Your sales strategy needs to lead with a clear articulation of the challenge you can help your prospect solve. Here’s why: During the beginning of a sales conversation, your prospect likely doesn’t fully understand the benefits of what you’re selling. The last thing you want to do is immediately treat your product or service like a commodity, rather than a valuable solution to a real business need they have. Do your best to research their needs up front and start your outreach conversation by explaining what’s in it for your prospect.
Grab these free cold email templates and get started in the right direction today.
2. Clearly articulate end results
People buy results, not just products or services. Once you’ve captured your prospect’s attention with what they’ll be able to achieve by using your solution, it’s now your job to clearly explain how that’ll happen and what they’ll get after signing up. End results equal value. If you’re selling a premium CRM system to SMB’s that have never used one before, you’ll need to educate them about how the platform will work, how much of a time investment they should expect to make in managing it moving forward and the types of ongoing support they’ll have access to.
This sales strategy is particularly relevant if you’re selling a product or service that comes with an upfront fee, requires a complex rollout, time-intensive integrations or ongoing collaboration with your customers after closing the deal. Your prospect needs to know exactly what they’re going to get as far as deliverables, when those milestones will be met, and the downstream impact they’re expected to have on their business.

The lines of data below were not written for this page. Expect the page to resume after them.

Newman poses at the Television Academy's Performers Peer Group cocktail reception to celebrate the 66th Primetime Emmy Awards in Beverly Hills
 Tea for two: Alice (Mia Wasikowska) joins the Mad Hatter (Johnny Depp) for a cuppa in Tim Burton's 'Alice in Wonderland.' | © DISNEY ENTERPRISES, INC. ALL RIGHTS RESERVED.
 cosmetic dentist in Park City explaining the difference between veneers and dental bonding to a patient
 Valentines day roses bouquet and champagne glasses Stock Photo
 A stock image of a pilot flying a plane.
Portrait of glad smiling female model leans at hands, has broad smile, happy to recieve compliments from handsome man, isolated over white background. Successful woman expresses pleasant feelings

3. Start with small niche markets
You can dramatically increase the effectiveness of your cold outreach by targeting specific niche markets of people that share common pain points you’ll be able to uniquely address. Rather than reaching out to businesses of all different sizes, industries, and offerings, focus in on a narrow grouping of companies to pitch.
For example, if you’re selling inventory management software, choosing a small niche market could mean starting with pitching only to businesses that manufacture construction equipment. You could narrow your beginning niche by focusing only on these types of companies that are located in the western United States and have 100 to 250 employees. By working your sales strategy only with this homogenous group of companies, you’ll be able to perfect your pitch for this space much quicker than if you were mixing in businesses of all shapes and sizes.
Don’t worry that choosing a small niche could limit your options, either. Entrepreneur and marketer, Pat Flynn of Smart Passive Income shares, “Selecting a niche is a long-term decision, but if it’s the wrong one, it’s not a long-term loss. You may fail, but as long as you learn, it’s time well invested.”
Adding that choosing a small niche in the beginning allows you to specialize, Flynn continues, “It’s great to think big and shoot for the stars, but when it comes to niche selection you can get more results, faster, by thinking specialized. Start by picking a market that actually interests you. The competition doesn’t matter at this point—just pick something you like.”
The same principle applies to your decision of whether or not to invest in starting to blog for your business—pick a niche to own and become the ultimate resource for your readers. You can read more about how Flynn teaches his readers to find the right niche markets on his blog right here.
Here’s another example—let’s take a look at the email marketing software company, ConvertKit. They self-identify as, “email marketing for professional bloggers.” In the highly competitive landscape of well-established email marketing providers like MailChimp, Constant Contact, and Active Campaign, this small company has carved out a curated niche market of customers to go after—professional bloggers. By forging creative partnerships with big name bloggers and brands that reach an audience of bloggers, ConvertKit has gained invaluable brand advocates & affiliates to spread their message as a major component of their sales strategy.